The European legal wave is unfolding alongside a massive, coordinated mass tort litigation in the United States. In California, the Adolescent Social Media Addiction multidistrict litigation (MDL No. 3047) has swelled to include 2,664 active cases filed by parents, school districts, and local governments. In March, a landmark US jury verdict ordered Meta and YouTube to pay $6 million to an addicted teenager, establishing a powerful legal precedent. These concurrent actions show that families worldwide are adopting identical legal strategies, targeting the internal mechanics of social platforms rather than the individual users who post content.

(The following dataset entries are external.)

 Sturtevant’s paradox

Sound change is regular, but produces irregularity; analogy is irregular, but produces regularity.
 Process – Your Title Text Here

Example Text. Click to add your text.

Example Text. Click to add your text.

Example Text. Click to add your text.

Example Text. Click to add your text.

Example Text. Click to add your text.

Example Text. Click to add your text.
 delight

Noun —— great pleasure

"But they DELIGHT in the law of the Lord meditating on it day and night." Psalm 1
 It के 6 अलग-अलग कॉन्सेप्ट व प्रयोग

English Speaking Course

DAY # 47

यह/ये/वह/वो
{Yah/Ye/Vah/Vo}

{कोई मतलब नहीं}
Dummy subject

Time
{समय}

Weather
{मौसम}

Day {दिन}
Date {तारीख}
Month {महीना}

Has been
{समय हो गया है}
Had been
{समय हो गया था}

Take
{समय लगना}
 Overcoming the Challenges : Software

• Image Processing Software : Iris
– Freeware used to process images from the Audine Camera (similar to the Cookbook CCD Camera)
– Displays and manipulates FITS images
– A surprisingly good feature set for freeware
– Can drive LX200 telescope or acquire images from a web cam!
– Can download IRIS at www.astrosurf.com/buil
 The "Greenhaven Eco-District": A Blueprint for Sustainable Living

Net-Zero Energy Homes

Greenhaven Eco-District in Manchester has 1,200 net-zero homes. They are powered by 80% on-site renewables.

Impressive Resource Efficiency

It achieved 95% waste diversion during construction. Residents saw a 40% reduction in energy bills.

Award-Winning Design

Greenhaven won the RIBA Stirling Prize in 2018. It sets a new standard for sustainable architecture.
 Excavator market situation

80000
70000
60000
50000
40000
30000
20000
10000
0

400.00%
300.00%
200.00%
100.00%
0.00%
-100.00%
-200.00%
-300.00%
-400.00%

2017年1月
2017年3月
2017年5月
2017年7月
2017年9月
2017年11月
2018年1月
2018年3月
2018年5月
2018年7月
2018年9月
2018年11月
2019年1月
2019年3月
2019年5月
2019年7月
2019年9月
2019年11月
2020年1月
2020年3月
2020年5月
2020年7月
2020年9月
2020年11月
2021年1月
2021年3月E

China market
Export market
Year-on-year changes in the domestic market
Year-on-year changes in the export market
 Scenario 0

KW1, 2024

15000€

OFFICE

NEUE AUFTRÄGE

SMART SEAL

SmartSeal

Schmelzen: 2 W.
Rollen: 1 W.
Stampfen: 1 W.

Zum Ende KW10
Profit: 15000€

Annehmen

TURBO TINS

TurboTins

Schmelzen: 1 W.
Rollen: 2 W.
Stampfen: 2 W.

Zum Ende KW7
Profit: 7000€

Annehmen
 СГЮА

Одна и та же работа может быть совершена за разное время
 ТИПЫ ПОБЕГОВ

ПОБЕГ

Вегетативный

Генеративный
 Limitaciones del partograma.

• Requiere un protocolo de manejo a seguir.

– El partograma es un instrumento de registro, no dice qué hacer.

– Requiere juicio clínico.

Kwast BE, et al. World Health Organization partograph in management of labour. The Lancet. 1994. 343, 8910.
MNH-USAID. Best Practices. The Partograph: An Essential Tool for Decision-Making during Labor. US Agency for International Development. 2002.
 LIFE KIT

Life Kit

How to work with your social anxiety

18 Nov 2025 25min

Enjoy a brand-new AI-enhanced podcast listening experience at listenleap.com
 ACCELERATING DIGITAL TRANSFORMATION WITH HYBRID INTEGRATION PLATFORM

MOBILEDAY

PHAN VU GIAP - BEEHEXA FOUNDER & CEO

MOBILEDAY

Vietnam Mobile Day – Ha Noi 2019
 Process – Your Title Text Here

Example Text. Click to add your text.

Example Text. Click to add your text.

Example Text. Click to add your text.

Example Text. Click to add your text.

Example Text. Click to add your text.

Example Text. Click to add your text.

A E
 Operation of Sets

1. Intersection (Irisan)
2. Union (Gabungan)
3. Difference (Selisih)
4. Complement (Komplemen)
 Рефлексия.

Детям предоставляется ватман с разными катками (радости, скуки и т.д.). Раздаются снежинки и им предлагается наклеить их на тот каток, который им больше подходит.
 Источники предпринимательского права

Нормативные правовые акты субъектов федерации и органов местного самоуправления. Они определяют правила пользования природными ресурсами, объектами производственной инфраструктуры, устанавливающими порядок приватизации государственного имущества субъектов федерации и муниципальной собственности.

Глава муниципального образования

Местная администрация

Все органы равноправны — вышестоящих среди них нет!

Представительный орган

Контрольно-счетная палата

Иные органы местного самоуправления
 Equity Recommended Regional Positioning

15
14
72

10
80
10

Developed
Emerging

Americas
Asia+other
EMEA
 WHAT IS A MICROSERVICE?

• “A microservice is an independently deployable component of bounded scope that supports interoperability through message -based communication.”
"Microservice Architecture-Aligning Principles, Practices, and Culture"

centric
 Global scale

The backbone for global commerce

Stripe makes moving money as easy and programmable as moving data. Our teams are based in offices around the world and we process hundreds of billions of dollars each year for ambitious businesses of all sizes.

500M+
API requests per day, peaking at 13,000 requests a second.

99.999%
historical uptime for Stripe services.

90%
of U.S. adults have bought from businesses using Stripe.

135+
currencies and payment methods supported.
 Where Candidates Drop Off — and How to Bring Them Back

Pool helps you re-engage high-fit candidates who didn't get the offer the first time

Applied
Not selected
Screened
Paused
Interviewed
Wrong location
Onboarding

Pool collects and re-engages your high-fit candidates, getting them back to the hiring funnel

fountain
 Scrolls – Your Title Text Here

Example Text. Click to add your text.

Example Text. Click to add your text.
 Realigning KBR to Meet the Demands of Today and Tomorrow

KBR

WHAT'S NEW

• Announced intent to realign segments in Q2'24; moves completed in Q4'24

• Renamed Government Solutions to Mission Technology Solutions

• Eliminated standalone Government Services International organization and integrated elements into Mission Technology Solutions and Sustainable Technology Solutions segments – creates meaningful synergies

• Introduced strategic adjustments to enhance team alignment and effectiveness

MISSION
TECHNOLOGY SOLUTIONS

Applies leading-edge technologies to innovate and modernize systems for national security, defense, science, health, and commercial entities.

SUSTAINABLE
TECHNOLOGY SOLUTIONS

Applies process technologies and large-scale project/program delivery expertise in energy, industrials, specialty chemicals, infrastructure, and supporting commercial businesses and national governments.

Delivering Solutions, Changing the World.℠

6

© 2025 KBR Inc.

As these landmark cases make their way through European and American courts, they are fueling calls for drastic regulatory overhauls. Governments are facing immense pressure to enforce stricter age verification systems, ban infinite scrolling, and dismantle the hyper-personalized recommendation algorithms that target children. For the families involved, these legal battles are not just about seeking financial compensation, but about forcing a fundamental redesign of the digital world. The mounting legal tide proves that the era of unchecked self-regulation for social media companies is quickly coming to an end.